Monday, February 28, 2011
Pssst … Gumball. Pass It On.
Another hellish week here at the ranch, though this one not so much feline-related (though the vet bill totals seem to take on extra zeroes daily). No, this time it’s been work-related stress on Kathy that, combined with a recent cold snap in our area, prompted her to send me an urgent e-mail:
“Please, can we do a Port run to Livermore on Saturday?”
I’ve posted about Livermore previously, and how this pioneering wine region due south of Brentwood and first planted to wine grapes circa 1840, has become our go-to AVA for Port-style wines. We’re always amazed at how many of the area’s 40-some wineries make fortified juice; it meant that Kath and I could indeed make a “Gumball Rally”-like dash down south specifically in search of Port-like treasure.

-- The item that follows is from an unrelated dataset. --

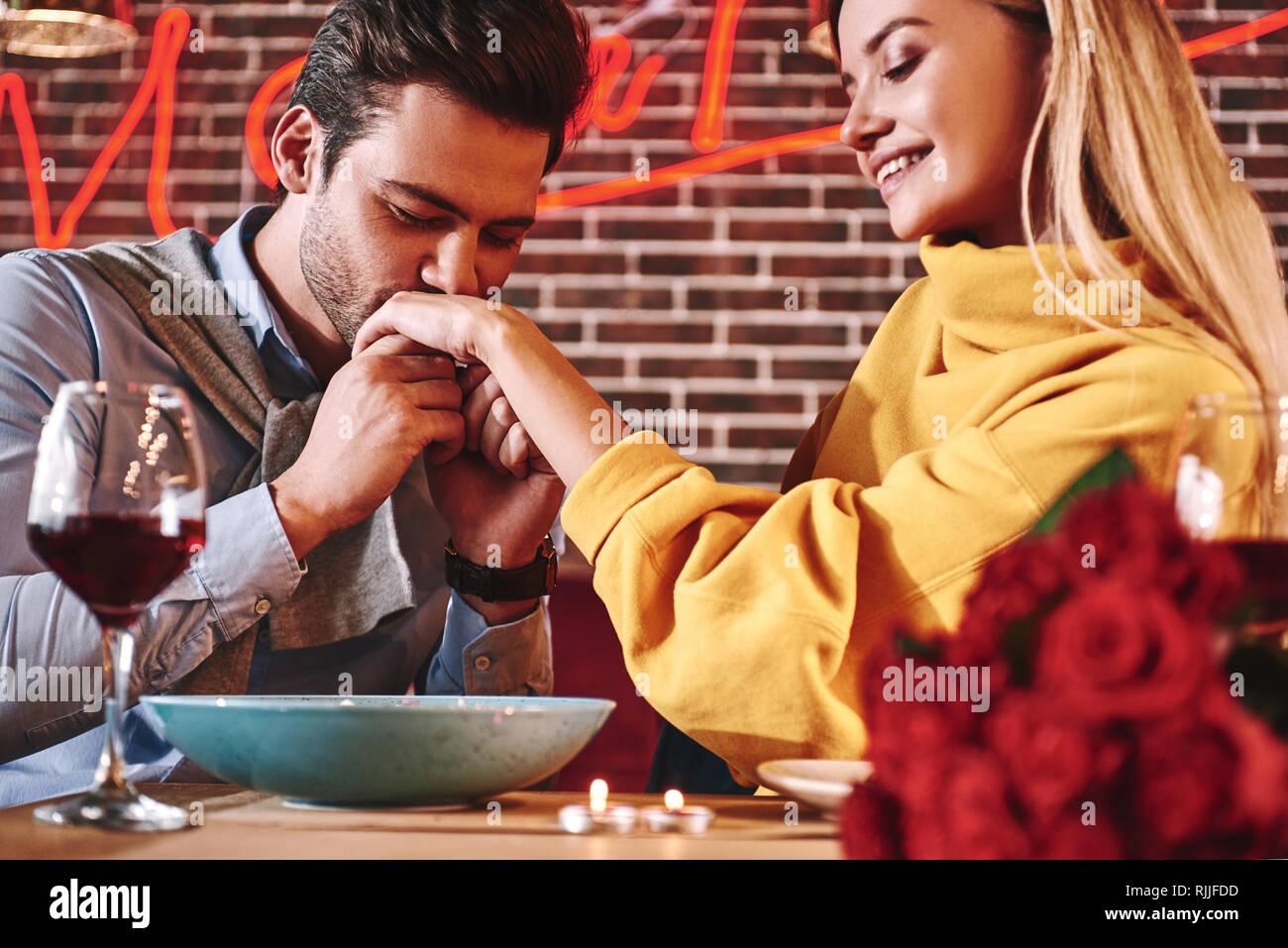 Dating küsst zuerst HändeGute Dating-Seiten für einzelne Mütter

Of course, the term “Port” is proprietary, like the term “Champagne,” but slapping “Port’ on a label, even if it isn’t from Portugal, still seems like the best way to describe what to expect from what’s in the bottle. In Livermore the other day, we tasted Port-style wines made from Petite Sirah, from Zinfandel, even, at one winery, a selection comprising 100% Sangiovese.
More than one Livermore winery has committed to make a Port using only grape varieties that would go into a true Portuguese version, such as the varietal clones from the Tinta and Touriga families (weren’t they two of Columbus’ ships?). We visited Bent Creek Winery, whose 2007 Vintage version is a blend of five traditional Old World varieties. Not much of these true Port grapes is grown locally; many of the “true” Livermore Ports, Bent Creek’s included, are made with fruit sourced from Amador County to the northeast. But it’s still pretty surprising to learn that there’s any acreage of these relatively obscure Portuguese varieties in Cali at all.
In addition to dozens of boutique producers in the valley, Livermore is home to a couple of the “big boys” such as Concannon, producing wine since 1883, and Wente, whose current winemaker is the fifth generation of the Wente fam. We stopped in for an elegant lunch at the well-appointed restaurant at Wente Vineyards before walking over to their tasting room to continue “Port Quest 2011” with a lip-smacking Petite Sirah version.
With our haul of liquid rubies running to more than a half-dozen half-bottles, we made one final stop on our Port run. The tasting room was packed, and though our knowledgeable host/pourer was very professional and polite to Kath and me, he did give a quick, withering verbal beat-down to the dude on our right. Apparently, dude wanted more information from the label of a bottle directly in front of him on the counter, so he picked up the bottle to read, something I’ve done dozens of times. Our host leaned over to remark to him,”Do not touch the bottle. If you want information, I’ll give it to you.”
Thereby earning a Seinfeldian nickname from Kathy: “The Port Nazi.”